■ Required action
Report back every line from the entries below in which the word "vote" occurs.

■ Collected data entries
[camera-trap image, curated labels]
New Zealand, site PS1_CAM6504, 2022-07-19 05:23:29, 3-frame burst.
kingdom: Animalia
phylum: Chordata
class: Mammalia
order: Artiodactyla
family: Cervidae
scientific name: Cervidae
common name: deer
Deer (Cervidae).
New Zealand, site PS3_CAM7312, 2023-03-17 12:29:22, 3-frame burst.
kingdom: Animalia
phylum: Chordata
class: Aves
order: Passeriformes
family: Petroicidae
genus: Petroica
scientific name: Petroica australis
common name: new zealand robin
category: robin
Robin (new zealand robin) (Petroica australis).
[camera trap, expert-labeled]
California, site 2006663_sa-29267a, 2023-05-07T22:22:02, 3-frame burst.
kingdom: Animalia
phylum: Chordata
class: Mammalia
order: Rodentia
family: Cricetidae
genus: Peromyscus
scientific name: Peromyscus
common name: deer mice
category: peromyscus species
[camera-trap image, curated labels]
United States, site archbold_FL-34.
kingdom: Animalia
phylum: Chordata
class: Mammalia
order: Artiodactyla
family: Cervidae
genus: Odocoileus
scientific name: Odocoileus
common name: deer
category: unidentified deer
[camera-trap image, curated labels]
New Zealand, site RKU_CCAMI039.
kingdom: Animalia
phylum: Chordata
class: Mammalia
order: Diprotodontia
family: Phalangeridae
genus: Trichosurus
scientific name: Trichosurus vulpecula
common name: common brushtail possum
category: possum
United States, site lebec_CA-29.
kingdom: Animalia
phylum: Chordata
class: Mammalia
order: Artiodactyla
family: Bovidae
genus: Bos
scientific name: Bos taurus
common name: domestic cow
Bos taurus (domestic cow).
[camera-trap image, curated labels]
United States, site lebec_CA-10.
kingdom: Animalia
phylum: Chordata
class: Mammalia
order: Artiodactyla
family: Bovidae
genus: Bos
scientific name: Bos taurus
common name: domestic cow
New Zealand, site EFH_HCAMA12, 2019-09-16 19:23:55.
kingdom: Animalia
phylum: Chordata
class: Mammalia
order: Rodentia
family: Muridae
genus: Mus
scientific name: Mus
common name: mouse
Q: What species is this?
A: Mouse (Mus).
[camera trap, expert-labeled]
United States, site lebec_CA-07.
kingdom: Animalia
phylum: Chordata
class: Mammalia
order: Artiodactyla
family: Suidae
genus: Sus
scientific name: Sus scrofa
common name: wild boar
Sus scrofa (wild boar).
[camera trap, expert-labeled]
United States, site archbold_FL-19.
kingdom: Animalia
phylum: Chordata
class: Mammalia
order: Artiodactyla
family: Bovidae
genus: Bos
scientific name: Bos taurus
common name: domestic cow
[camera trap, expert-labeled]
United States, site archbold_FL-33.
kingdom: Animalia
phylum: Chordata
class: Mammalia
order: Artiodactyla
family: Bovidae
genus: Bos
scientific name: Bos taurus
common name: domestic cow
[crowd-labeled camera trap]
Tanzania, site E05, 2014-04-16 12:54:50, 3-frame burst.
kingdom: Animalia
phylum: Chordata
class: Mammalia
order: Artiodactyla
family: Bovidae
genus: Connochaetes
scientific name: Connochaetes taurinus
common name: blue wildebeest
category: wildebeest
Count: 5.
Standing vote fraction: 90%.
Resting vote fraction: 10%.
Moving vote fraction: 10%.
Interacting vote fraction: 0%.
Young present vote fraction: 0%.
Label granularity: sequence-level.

■ Exercise output
Standing vote fraction: 90%.
Resting vote fraction: 10%.
Moving vote fraction: 10%.
Interacting vote fraction: 0%.
Young present vote fraction: 0%.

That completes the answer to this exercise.